_SHORT TASK_
Print exactly the lines from the line with "Which is nearest to the viewer" to the last line of the data, please, both included.

───

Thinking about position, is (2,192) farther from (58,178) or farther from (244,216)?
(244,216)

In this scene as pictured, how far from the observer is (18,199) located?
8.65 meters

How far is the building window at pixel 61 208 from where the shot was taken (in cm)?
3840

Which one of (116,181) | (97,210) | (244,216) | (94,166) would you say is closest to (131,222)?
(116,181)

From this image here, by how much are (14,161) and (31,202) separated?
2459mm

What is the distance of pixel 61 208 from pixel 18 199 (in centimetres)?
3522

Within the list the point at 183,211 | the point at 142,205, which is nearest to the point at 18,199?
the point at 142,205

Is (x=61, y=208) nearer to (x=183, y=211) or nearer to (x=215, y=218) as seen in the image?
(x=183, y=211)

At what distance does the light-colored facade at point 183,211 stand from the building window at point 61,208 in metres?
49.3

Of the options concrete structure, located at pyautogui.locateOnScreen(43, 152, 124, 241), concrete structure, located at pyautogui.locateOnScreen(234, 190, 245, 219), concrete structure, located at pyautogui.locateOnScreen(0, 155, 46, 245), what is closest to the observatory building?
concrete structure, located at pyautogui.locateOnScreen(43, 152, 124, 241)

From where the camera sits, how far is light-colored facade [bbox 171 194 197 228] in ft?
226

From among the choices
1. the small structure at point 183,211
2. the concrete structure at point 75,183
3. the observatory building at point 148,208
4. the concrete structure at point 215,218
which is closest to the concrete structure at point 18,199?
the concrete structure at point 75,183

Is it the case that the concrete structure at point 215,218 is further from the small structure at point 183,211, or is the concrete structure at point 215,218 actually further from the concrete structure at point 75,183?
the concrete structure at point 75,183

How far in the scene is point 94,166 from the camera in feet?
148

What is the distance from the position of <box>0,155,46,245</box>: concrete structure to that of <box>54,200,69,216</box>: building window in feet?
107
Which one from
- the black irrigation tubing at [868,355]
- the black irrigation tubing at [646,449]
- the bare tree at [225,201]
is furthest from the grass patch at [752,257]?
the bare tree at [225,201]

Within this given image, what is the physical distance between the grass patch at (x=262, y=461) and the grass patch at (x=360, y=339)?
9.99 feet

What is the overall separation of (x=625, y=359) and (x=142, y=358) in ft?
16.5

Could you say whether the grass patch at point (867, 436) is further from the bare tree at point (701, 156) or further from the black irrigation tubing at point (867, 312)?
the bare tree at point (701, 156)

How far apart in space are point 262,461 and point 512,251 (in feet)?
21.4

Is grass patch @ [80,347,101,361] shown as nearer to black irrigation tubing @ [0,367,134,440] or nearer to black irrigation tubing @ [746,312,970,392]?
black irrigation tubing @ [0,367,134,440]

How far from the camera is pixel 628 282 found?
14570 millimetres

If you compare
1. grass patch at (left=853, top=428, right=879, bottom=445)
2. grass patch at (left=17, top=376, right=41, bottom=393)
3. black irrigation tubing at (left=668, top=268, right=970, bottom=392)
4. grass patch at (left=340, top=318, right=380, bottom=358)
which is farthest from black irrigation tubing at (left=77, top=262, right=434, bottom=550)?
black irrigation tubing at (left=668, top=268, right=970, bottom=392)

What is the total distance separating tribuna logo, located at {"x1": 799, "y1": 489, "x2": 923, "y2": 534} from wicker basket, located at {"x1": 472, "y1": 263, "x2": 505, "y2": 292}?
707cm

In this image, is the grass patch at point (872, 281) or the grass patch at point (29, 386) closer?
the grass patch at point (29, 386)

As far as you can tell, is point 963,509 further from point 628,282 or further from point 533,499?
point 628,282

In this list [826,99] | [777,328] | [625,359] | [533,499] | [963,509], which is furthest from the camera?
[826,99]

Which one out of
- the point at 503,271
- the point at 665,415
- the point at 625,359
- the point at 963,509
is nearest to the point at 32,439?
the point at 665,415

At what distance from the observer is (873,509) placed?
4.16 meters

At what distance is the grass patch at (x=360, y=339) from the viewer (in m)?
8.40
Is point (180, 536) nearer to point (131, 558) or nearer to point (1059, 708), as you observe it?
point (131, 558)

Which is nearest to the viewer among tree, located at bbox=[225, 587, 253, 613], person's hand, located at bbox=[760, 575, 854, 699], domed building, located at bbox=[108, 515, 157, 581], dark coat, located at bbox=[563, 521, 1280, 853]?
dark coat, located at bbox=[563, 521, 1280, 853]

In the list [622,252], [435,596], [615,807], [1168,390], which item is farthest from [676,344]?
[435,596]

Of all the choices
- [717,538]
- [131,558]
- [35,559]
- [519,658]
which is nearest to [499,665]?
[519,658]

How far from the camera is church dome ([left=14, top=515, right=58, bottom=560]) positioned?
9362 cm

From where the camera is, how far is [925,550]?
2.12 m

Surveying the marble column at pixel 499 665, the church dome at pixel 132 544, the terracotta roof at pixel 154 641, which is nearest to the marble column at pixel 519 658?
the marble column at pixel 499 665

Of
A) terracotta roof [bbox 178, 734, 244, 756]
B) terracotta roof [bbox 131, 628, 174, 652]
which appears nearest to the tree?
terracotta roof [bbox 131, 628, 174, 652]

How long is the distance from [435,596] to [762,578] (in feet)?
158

───

_COMPLETE ANSWER_
Which is nearest to the viewer among tree, located at bbox=[225, 587, 253, 613], person's hand, located at bbox=[760, 575, 854, 699], domed building, located at bbox=[108, 515, 157, 581], dark coat, located at bbox=[563, 521, 1280, 853]?
dark coat, located at bbox=[563, 521, 1280, 853]

In the list [622,252], [435,596], [615,807], [1168,390], which item is farthest from [676,344]?
[435,596]

Of all the choices
- [717,538]
- [131,558]
- [35,559]
- [519,658]
which is nearest to [499,665]?
[519,658]

How far from the camera is church dome ([left=14, top=515, right=58, bottom=560]) positioned?
9362 cm

From where the camera is, how far is [925,550]?
2.12 m

Surveying the marble column at pixel 499 665, the church dome at pixel 132 544, the terracotta roof at pixel 154 641, which is nearest to the marble column at pixel 519 658?
the marble column at pixel 499 665

Of
A) terracotta roof [bbox 178, 734, 244, 756]
B) terracotta roof [bbox 131, 628, 174, 652]
which appears nearest to the tree?
terracotta roof [bbox 131, 628, 174, 652]

How long is the distance from [435,596] to [762,578] (in feet)?
158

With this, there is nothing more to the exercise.